Sunday, August 30, 2009

Just Whistling Dixie: The Way It Was, 30 August


Ordinarily harmless, bundle-of-nerves rancher Jim Stanley (John Dehner) is awakened by Dillon (William Conrad) to find himself under arrest, for stealing chips from a roulette table and throwing a bottle at its shady operator Mango (Paul Dubov) when all he did was gesture and fling the bottle out of frustration . . . and try returning the chips he actually saw others at the table steal.

But Dillon's frustrated equally over the operator's comparably shady girl friend, a devious dance hall girl named Dixie (Michael Ann Barrett) whom the operator believes his personal property; the witnesses the operator's lined up to railroad Stanley merely for taking even a passing fancy in Dixie, witnesses against whose technicalities Dillon may have to fight with a few of his own; and, a missing, very nervous Stanley, who seems to have escaped Dillon's jail cell . . . with a little help from Dixie, prompting a potentially deadly race to find the frightened man.

Brandy: Vivi Janiss. Saginaw: Phil Lally. Chester: Parley Baer. Announcer: Roy Rowan. Music: Rex Khoury. Sound: Ray Kemper, Tom Hanley. Director: Norman Macdonnell. Writer: Herb Purdum.

CHANNEL SURFING . . .

LUM & ABNER: A LYNCH MOB (NBC BLUE, 1935)---Having learned Worthington's a fraud brought in by Squire to stir stock sales in the silver mine scam, the "stockholders" want a meeting which Lum (Chester Lauck, who also plays Cedric) doesn't know about until Abner (Norris Goff, who also plays Dick Huddleston) tells him . . . though there may have been one very good reason why the "stockholders" wanted to keep Lum mum. Writers: Chester Lauck, Norris Goff.

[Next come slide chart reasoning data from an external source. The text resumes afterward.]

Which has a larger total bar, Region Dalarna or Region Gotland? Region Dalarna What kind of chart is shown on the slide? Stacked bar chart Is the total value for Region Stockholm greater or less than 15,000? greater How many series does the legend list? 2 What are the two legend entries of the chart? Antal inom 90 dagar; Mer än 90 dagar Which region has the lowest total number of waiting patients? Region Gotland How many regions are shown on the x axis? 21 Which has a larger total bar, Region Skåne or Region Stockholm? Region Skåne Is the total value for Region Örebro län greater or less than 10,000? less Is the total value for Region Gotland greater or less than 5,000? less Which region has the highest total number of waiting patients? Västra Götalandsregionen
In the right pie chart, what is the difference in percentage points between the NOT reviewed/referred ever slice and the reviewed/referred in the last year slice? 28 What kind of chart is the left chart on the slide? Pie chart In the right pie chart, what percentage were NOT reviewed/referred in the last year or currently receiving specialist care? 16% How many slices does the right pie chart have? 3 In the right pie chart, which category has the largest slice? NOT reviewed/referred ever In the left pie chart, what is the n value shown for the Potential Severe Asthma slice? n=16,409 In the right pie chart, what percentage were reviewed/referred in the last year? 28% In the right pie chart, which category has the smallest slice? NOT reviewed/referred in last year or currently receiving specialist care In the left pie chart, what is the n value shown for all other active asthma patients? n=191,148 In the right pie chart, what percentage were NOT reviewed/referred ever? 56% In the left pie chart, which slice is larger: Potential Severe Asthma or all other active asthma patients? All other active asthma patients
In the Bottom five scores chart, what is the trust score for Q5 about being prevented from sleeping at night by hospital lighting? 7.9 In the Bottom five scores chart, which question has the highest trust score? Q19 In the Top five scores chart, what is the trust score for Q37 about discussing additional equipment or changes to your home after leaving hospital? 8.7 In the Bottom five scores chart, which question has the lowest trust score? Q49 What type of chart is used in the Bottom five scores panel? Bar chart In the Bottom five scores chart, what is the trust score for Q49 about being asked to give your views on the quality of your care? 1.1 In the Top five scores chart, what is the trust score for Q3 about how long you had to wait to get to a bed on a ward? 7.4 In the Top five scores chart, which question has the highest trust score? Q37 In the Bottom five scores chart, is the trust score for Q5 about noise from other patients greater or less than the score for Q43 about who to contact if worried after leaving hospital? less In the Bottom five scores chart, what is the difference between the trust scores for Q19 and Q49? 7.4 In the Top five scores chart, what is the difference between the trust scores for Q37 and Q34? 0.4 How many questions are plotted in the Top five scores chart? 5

THE GREAT GILDERSLEEVE: THE FISHING TRIP (NBC, 1942)---A medical exam at Hooker's (Earle Ross) urging urges Gildersleeve (Harold Peary) to a little R and R for the sake of his rising blood pressure, not to mention the sake of Marjorie's (Lurene Tuttle) heartbreak over her indecisive boyfriend. Leroy: Walter Tetley. Birdie: Lillian Randolph. Music: Billy Mills. Announcer: Ken Carpenter. Writer: John Whedon.